If you could have one wish come true, how would you use it to help families and family life? What do you see as like the biggest barriers families are facing right now?

There are so many myths about poverty and families experience poverty we have to dispel. Culturally, there are different barriers for families trying to flourish, such as barriers that are the result of racial and economic injustice. I am fortunate to have the church as my community and workplace – to have many hands and to have people to help me navigate challenges. It is because of the support from the church that I have had the resources to ask for help. I think that there are a lot more people like myself who want to live with purpose and for your family. I think a lot of people are that way, but they are burnt out because they don't have the support. They don't have the resources. They are combating voices that say they are lazy because they're poor. I believe that the poor work the hardest. We really work.

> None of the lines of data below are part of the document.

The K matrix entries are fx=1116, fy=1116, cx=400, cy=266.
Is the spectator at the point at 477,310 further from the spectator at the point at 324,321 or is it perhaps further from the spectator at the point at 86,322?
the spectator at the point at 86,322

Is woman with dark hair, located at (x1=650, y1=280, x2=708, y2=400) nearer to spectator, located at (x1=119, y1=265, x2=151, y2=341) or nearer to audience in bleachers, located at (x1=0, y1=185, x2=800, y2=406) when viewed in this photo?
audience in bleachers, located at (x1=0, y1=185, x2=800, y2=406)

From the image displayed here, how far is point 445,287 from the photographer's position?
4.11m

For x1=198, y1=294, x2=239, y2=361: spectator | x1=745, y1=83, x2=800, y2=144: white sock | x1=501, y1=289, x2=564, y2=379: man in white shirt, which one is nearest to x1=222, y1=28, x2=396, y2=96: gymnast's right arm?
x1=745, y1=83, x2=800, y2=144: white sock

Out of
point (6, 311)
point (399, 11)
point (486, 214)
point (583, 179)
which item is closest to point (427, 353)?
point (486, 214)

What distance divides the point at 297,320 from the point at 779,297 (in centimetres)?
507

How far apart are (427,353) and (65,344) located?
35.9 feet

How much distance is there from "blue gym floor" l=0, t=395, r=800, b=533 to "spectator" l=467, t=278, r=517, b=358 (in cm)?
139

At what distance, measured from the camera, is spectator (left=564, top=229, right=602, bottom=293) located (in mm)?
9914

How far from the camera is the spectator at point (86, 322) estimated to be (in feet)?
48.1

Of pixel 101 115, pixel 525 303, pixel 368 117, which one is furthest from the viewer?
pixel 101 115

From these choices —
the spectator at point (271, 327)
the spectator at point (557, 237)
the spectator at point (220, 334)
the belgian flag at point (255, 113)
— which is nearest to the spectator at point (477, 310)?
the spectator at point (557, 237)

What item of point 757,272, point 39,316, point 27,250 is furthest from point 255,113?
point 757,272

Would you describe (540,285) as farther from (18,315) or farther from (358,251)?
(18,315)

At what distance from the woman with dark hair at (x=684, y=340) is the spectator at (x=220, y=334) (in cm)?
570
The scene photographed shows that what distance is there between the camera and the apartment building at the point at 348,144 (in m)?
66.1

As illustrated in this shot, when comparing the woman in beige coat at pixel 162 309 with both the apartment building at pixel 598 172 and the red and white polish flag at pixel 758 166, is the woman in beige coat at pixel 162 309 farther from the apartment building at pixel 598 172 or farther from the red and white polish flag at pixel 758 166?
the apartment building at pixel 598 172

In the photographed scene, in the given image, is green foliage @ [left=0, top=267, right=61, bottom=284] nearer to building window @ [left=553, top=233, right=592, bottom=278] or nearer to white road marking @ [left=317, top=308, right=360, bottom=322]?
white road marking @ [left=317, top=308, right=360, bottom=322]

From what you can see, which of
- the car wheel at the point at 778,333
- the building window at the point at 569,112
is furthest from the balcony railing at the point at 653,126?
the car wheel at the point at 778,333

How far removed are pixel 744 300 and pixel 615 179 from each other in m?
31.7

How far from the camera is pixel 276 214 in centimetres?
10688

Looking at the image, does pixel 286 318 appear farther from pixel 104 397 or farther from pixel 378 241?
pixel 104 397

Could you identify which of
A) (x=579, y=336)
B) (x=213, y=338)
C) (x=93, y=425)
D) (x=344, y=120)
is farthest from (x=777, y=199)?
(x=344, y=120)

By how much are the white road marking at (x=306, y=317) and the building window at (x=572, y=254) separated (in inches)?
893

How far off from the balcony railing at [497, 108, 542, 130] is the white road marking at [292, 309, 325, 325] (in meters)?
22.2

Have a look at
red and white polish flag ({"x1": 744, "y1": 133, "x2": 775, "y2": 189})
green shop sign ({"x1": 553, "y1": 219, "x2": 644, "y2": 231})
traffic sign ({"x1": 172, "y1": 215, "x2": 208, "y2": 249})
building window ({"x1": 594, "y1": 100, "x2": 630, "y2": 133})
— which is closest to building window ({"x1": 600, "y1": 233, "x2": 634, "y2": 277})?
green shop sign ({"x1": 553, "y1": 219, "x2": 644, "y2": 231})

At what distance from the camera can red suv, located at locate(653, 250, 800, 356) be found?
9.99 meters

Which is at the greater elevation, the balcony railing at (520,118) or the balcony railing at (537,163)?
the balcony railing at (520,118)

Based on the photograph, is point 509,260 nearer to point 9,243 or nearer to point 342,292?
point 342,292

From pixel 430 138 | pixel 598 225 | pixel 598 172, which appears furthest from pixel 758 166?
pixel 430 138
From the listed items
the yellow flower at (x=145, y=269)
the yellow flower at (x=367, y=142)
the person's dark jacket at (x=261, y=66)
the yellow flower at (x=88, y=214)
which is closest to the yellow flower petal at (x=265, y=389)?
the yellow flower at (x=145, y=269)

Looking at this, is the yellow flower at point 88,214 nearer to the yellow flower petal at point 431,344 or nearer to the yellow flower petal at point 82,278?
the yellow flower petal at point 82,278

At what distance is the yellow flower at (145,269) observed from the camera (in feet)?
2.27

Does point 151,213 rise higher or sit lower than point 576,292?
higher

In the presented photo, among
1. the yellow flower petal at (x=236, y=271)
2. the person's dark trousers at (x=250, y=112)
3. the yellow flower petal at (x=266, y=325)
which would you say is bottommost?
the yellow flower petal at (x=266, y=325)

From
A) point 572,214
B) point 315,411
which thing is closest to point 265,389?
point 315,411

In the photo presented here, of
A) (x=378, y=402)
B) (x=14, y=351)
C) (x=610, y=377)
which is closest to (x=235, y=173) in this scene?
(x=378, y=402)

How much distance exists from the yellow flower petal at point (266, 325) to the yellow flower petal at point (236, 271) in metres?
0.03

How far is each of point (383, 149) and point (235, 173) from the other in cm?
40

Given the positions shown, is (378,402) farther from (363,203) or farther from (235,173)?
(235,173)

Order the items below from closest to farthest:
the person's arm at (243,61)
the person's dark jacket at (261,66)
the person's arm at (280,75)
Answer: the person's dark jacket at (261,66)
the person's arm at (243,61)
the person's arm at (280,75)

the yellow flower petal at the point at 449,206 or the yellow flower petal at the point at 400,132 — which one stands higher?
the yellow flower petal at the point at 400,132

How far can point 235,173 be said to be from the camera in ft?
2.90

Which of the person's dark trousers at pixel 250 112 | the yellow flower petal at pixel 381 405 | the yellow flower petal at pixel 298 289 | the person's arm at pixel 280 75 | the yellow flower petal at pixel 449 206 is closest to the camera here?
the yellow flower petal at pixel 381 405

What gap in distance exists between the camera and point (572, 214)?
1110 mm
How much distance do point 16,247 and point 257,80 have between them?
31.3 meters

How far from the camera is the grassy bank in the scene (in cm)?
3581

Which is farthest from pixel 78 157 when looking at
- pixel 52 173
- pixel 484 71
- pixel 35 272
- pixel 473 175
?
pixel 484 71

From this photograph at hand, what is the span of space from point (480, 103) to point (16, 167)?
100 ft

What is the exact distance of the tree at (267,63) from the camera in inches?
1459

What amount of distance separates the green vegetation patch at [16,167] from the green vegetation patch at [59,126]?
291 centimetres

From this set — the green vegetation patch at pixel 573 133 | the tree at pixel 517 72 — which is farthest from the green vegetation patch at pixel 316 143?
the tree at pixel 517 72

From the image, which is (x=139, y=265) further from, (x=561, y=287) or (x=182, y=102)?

I know when I've had a hard day, sometimes it's hard for me to deal with my kids and the energy that they bring to the table. I just know that I identify with how people deal with that stress, and how that's really the underlying issue – a lack of resources. You can be financially stressed, but have resources and so be okay. But if you don't have support, it makes a difference.

Reverend Alexis Brown is Associate Pastor at Asbury United Methodist Church and Campus Minister at Howard University.

Chelsea Maxwell is the Program Associate of Families Valued, an initiative of the Center for Public Justice, and the contributing editor of Time to Care.